Dopo la strage di Stato di Lampedusa: a fianco dei nostri fratelli di classe immigrati!

La strage di Lampedusa del 3 ottobre 2013, nella quale hanno perso la vita 366 immigrati, è l’ultimo episodio di una vera e propria guerra (1). Una guerra dove le vittime vengono incriminate e i mandanti delle stragi si ritrovano a versare lacrime di coccodrillo di fronte a bare senza nomi. Dei 366 annegati in mare non si conoscono né nomi né volti. Si sa solo che erano uomini, donne e bambini provenienti in gran parte dalla Somalia e dall’Eritrea. Anche dei 155 sopravvissuti non si sa granché, tranne il fatto che, appena toccata terra, sono stati inquisiti per il "reato di immigrazione clandestina". L’altra cosa che sappiamo di questi "sconosciuti" è che la loro storia è comune a quella di centinaia di migliaia di altri lavoratori che hanno tentato, tentano e tenteranno di migliorare la propria esistenza cercando di arrivare, tra mille difficoltà, in Europa.

Dei colpevoli e dei mandanti della strage, invece, conosciamo bene volti, nomi e provenienza. Sono coloro che risiedono nei consigli d’amministrazione delle banche e delle multinazionali europee, che dominano le borse e la finanza, che guidano i governi e che siedono nei posti di potere delle istituzioni continentali: capi di stato, primi ministri, ministri, uomini d’affari, capitani d’industria e pezzi da novanta dell’Un ione Europea.

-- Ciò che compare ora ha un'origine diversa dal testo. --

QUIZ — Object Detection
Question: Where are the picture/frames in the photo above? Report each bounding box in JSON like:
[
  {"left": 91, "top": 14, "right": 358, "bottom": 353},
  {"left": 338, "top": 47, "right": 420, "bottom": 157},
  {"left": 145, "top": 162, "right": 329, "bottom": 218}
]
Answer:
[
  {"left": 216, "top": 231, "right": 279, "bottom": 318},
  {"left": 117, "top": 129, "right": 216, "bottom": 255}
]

Sono coloro che, appena due anni fa, pur di stroncare ogni tentativo di "rinascita" africana non hanno esitato a rovesciare tonnellate di bombe sulla Libia e ad armare la mano di bande criminali e mercenarie contro il governo di Tripoli.

Si tratta, insomma, della cupola capitalistica del "vecchio continente" impegnata nel confermare la plurisecolare opera di saccheggio e di dissanguamento dell’Africa iniziata col colonialismo prima e proseguita poi con i moderni mezzi della finanza mondializzata.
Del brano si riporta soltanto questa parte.